About this exercise — Counting only lines that contain "pressure", state the total found in the material below. Add nothing else.

........

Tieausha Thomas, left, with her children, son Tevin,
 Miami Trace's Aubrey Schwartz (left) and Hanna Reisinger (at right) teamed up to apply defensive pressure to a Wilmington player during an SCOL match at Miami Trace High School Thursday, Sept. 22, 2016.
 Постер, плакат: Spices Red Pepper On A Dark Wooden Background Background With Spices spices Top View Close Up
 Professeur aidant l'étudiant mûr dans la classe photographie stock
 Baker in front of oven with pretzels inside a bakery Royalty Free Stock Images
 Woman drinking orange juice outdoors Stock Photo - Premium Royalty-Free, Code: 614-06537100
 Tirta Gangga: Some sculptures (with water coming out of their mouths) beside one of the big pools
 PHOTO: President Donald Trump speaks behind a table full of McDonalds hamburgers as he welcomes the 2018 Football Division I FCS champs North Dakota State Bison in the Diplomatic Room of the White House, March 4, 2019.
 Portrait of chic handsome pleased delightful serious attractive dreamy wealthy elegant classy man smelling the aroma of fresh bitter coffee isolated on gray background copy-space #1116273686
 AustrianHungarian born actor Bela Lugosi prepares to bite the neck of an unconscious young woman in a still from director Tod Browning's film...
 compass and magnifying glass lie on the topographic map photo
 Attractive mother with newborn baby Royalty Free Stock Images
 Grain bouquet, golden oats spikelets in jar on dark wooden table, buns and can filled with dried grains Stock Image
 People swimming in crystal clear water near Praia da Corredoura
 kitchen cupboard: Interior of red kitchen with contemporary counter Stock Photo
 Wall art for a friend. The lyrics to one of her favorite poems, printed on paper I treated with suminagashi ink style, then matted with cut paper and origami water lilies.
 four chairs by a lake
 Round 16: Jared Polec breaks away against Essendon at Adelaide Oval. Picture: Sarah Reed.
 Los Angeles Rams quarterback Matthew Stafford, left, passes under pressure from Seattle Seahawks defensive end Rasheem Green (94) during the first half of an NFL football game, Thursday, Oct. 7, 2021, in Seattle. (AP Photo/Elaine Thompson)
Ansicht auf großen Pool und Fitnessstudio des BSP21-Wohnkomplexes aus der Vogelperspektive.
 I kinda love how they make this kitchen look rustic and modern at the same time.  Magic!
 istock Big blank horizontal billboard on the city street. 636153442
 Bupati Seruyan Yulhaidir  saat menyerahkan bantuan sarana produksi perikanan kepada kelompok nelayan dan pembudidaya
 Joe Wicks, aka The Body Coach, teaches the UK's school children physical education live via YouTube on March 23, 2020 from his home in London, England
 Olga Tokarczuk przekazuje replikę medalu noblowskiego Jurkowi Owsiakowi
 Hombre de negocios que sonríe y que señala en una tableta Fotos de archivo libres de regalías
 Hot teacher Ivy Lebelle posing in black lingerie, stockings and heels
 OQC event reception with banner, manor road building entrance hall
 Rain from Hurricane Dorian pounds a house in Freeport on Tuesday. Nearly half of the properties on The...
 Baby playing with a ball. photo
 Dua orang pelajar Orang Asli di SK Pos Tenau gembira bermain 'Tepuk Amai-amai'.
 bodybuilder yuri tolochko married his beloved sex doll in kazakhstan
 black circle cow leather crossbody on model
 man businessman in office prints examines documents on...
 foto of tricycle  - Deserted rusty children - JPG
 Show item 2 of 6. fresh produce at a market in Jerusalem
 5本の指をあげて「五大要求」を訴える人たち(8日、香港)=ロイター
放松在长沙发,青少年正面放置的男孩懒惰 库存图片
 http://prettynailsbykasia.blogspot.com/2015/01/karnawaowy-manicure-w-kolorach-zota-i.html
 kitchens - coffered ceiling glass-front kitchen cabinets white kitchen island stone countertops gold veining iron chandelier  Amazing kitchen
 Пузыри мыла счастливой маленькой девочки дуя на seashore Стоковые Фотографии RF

........

Task response — 2